---- Given passage
[Corpora-List] PhD in ML/NLP – Fairness and self-supervised learning for speech processing

1 Jun 2023


      PhD in ML/NLP – Fairness and self-supervised learning for speech processing
Starting date: October 1st, 2023 (flexible)
Application deadline: June 9th, 2023
Interviews (tentative): June 14th, 2023
Salary: ~2000€ gross/month (social security included)
Mission: research oriented (teaching possible but not mandatory)
*Keywords:*speech processing, fairness, bias, self-supervised 
learning,evaluation metrics
*CONTEXT*
This thesis is in the context of the ANR project E-SSL (Efficient 
Self-Supervised Learning for Inclusive and Innovative Speech 
Technologies). Self-supervised learning (SSL) has recently emerged as 
one of the most promising artificial intelligence (AI) methods as it 
becomes now feasible to take advantage of the colossal amounts of 
existing unlabeled data to significantly improve the performances of 
various speech processing tasks.
*PROJECT OBJECTIVES*
Speech technologies are widely used in our daily life and are expanding 
the scope of our action, with decision-making systems, including in 
critical areas such as health or legal aspects. In these societal 
applications, the question of the use of these tools raises the issue of 
the possible discrimination of people according to criteria for which 
societyrequires equal treatment, such as gender, origin, religion or 
disability...  Recently, the machine learning community has been 
confronted with the need to work on the possible biases of algorithms, 
and many works have shown that the search for the best performance is 
not the only goal to pursue [1]. For instance, recent evaluations of ASR 
systems have shown that performances can vary according to the gender 
but these variations depend both on data used for learning and on models 
[2]. Therefore such systems are increasingly scrutinized for being 
biased while trustworthy speech technologies definitely represents a 
crucial expectation.
--------
---- Data section
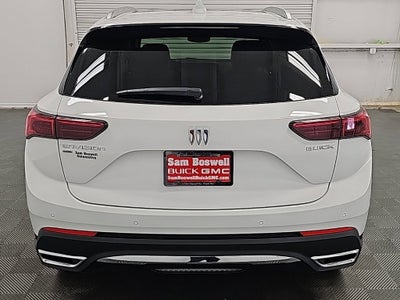 2026 Buick Envision Preferred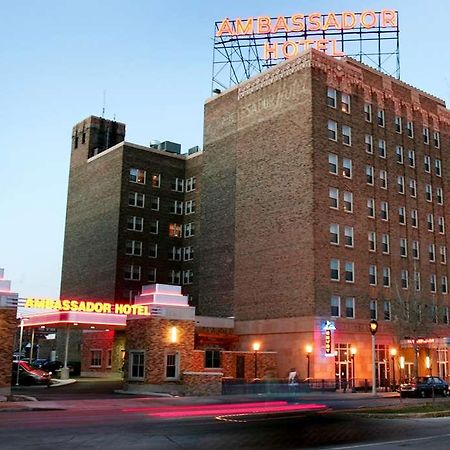Ambassador Hotel Milwaukee Zewnętrze zdjęcie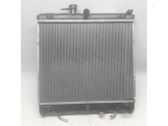 Coolant radiator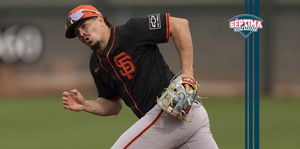 Dominicano Willy Adames listo para un nuevo año con los Giants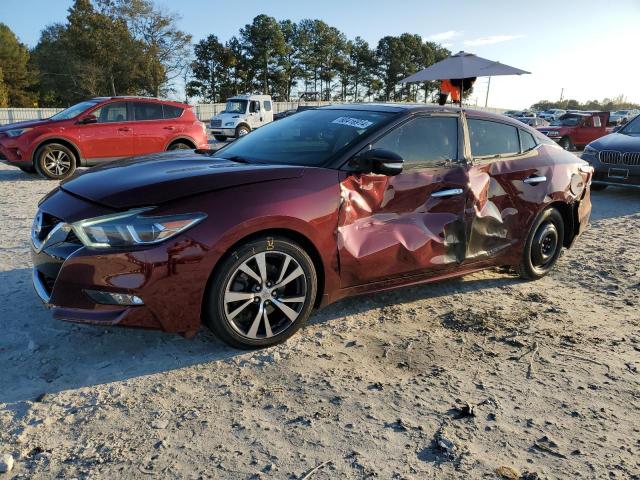 Photo 1 from auction – 2016 NISSAN MAXIMA 3.5 with VIN 1N4AA6AP3GC431530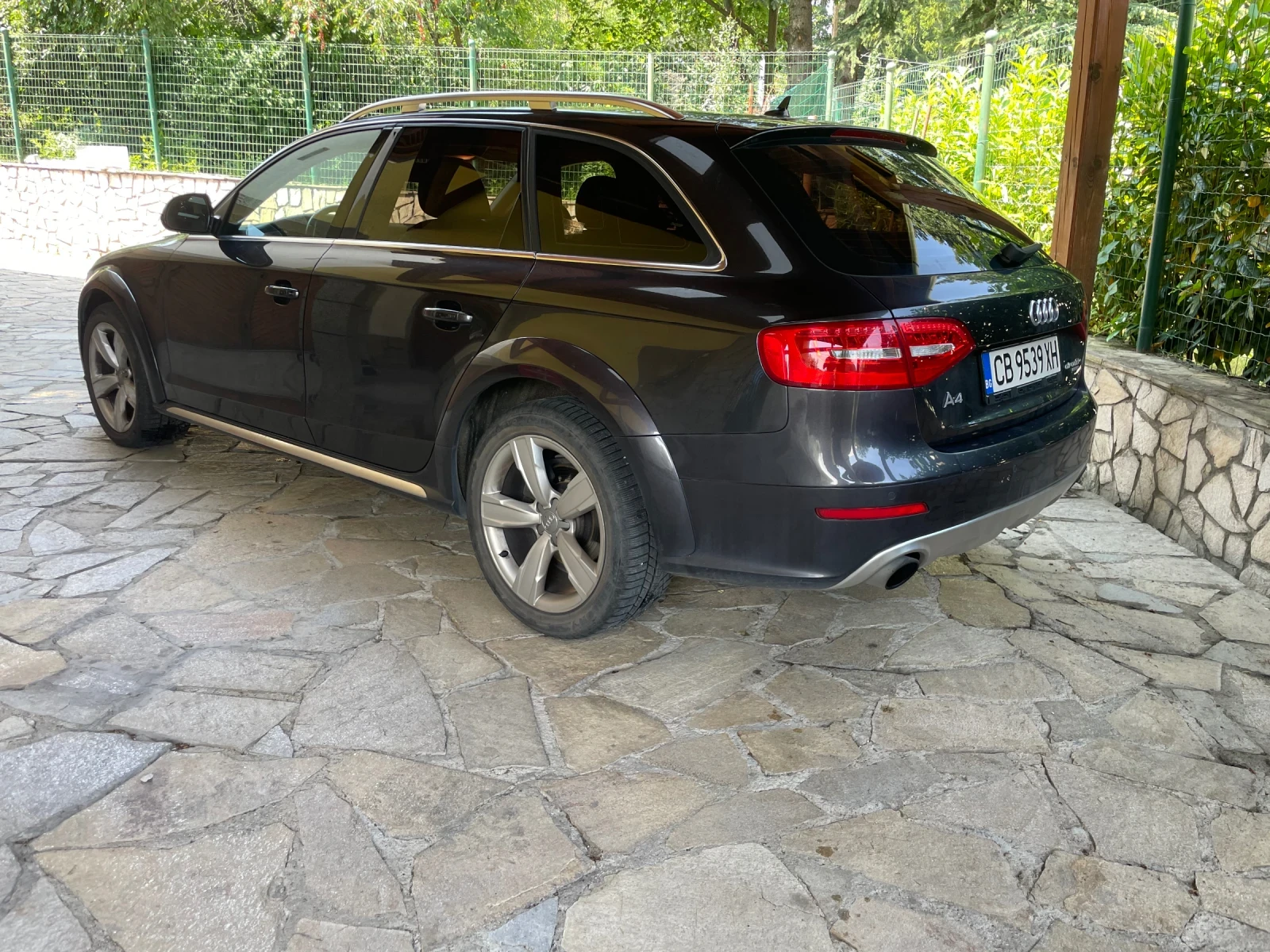 Audi A4 Allroad, снимка 7 - Автомобили и джипове - 55345889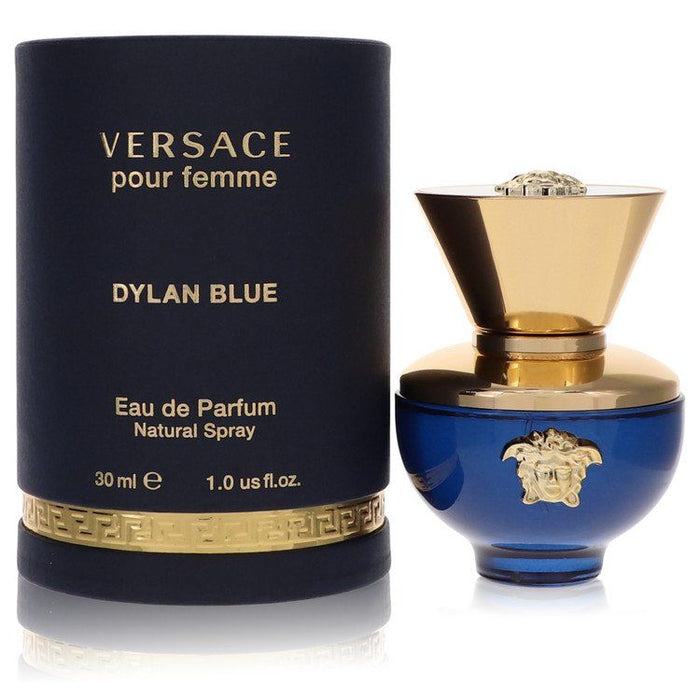 Versace Pour Femme Dylan Blue by Versace Eau De Parfum Spray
--------
### Explore the material
**1.** Using the PhD posting on fairness in speech processing, decide whether each statement below agrees with it. For each one, answer yes or no and quote the deciding words of the posting exactly. (a) Teaching is a required part of the position. (b) The thesis belongs to the ANR project E-SSL. (c) Recent evaluations of ASR systems found that performance variations by gender depend only on the training data.
**2.** Carry on with the PhD posting on fairness in speech processing, picking up after its final sentence.

### Outputs in order
**1.**
(a) No: "teaching possible but not mandatory"
(b) Yes: "This thesis is in the context of the ANR project E-SSL"
(c) No: "these variations depend both on data used for learning and on models"

**2.**
Both the question of bias and the concept of fairness have now become 
important aspects of AI, and we now have to find the right threshold 
between accuracy and the measure of fairness. Unfortunately, these 
notions of fairness and bias are challenging to define and their
meanings can greatly differ [3].
The goals of this PhD position are threefold:
- First make a survey on the many definitions of robustness, fairness 
and bias with the aim of coming up with definitions and metrics fit for 
speech SSL models
- Then gather speech datasets with high amount of well-described metadata
- Setup an evaluation protocol for SSL models and analyzing the results.
*SKILLS*
*
Master 2 in Natural Language Processing, Speech Processing, computer
    science or data science.
*
Good mastering of Python programming and deep learning framework.
*
Previous experience in bias in machine learning would be a plus
*
Very good communication skills in English
*
Good command of French would be a plus but is not mandatory
*SCIENTIFIC ENVIRONMENT*
The PhD position will be co-supervised by Alexandre Allauzen (Dauphine 
Université PSL, Paris) and Solange Rossato and François Portet 
(Université Grenoble Alpes). Joint meetings are planned on a regular 
basis and the student is expected to spend time in both places. 
Moreover, two other PhD positions are open in this project.  The 
students, along with the partners will closely collaborate. For 
instance, specific SSL models along with evaluation criteria will be 
developed by the other PhD students. Moreover, the PhD student will 
collaborate with several team members involved in the project in 
particular the two other PhD candidates who will be recruited  and the 
partners from LIA, LIG and Dauphine Université PSL, Paris. The means to 
carry out the PhD will be providedboth in terms of missions in France 
and abroad and in terms of equipment. The candidate will have access to 
the cluster of GPUs of both the LIG and Dauphine Université PSL. 
Furthermore, access to the National supercomputer Jean-Zay will enable 
to run large scale experiments.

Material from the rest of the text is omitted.